I just bought my second colnago and am so delighted. I found a classic to add to my masterlight, in L3 colour format. So here are two questions 1 I will build the frame up with the colour matched fork and need stem options ..stem must be natural coloured with a almost modern styling with a detachable faceplate because I want to use deda 215 bars 


Second question is will modern lighter weight wheels claw back some of the performance that is given up with a heavier steel frame ...say fulcrum 3 or Campy Zondas


I feel so lucky finding this frame ..because I almost pulled the triger on a Derosa neo primato at almost double the price.I really wanted a classic simple steel frame that was not tig welded.

thanks in advance


----------



## paredown (Oct 18, 2006)

Congrats on your new Colnago.
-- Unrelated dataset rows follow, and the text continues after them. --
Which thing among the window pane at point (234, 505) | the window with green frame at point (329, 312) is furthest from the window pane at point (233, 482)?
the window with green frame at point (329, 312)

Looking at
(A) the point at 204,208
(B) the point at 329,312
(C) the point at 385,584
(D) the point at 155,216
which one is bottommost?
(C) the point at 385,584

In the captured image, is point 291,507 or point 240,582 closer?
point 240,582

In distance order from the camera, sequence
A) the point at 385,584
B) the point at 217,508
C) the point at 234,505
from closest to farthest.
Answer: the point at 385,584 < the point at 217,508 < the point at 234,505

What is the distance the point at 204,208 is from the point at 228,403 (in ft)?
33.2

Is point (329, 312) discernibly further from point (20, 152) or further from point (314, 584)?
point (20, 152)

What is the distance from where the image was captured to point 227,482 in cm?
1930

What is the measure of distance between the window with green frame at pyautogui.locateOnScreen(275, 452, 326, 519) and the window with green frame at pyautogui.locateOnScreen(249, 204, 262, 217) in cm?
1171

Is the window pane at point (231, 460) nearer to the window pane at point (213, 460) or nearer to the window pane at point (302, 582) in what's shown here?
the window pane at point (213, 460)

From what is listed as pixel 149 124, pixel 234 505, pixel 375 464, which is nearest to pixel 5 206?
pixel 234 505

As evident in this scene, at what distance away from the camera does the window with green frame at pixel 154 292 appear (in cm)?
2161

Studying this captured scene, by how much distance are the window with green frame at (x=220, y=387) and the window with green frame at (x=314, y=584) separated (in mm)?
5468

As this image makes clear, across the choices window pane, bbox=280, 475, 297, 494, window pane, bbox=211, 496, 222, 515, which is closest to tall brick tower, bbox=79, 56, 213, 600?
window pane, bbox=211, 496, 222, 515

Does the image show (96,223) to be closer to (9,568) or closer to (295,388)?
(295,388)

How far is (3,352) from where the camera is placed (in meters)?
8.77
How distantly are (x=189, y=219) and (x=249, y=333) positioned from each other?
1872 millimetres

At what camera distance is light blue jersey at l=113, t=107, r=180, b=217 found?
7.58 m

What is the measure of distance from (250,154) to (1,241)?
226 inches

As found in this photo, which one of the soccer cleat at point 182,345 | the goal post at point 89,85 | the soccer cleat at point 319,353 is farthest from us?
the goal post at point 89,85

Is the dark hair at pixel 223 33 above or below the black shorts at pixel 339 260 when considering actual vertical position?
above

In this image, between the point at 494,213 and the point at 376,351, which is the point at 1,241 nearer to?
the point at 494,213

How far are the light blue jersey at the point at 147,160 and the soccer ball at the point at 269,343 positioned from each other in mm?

Pics please....

There don't seem to be that many quill stems around anymore. One stem you can get is the 3TTT Motus--there is a seller on eBay right now who has them NOS for $50:
http://cgi.ebay.com/Silver-120mm-3TTT-MOTUS-Quill-Bicycle-Bike-Road-Stem_W0QQitemZ180144712300QQihZ008QQcategoryZ42333QQssPageNameZWDVWQQrdZ1QQcmdZViewItem
Or here for $69
http://cgi.ebay.com/New-Old-Stock-3TTT-3T-or-TTT-Motus-Quill-Stem-130mm_W0QQitemZ280117754984QQihZ018QQcategoryZ42333QQcmdZViewItem
The first seller also has had the Cinelli Frog that has the removeable faceplate, although these tend to be in high demand & I only see one being offered on eBay.


----------



## Climbing_Clyde (Jun 16, 2007)

I think Salsa still makes one.

https://www.salsacycles.com/stems.html


----------



## Maybeck (Sep 30, 2004)

You can run Deda 215's without a detachable face plate.


----------



## nrs1 (Jul 31, 2007)

*Quill Stem*

If you can find one, the Cinelli Oyster is a very nice looking stem. It has a hinged front plate so you can install bars without removing the brakes. They occasionally show up on Ebay, and go for ~ 50 - 65.


----------



## brewster (Jun 15, 2004)

I paid $13 for a NOS Modolo X-Tenos stem in black on E-bay recently. Not a hinged face, but about as "retro cool" as you can get. I have the same thing in silver and a little longer in parts box that I used back in the day. Back then, I upgraded from a Cinelli XA because it slipped and creaked. The XA was all the rage, but I wasn't that impressed.

brewster


----------



## minstrie (Jun 13, 2005)

*stems/bars*

PM sent.


----------



## dnalsaam (Dec 6, 2004)

brewster said:


> I paid $13 for a NOS Modolo X-Tenos stem in black on E-bay recently. Not a hinged face, but about as "retro cool" as you can get. I have the same thing in silver and a little longer in parts box that I used back in the day. Back then, I upgraded from a Cinelli XA because it slipped and creaked. The XA was all the rage, but I wasn't that impressed.
> 
> brewster


Be careful, the X-tenos stems are notorious for breaking. I broke one myself and removed the other one I had on another bike immediately. Probabaly still have it in my garage today.


----------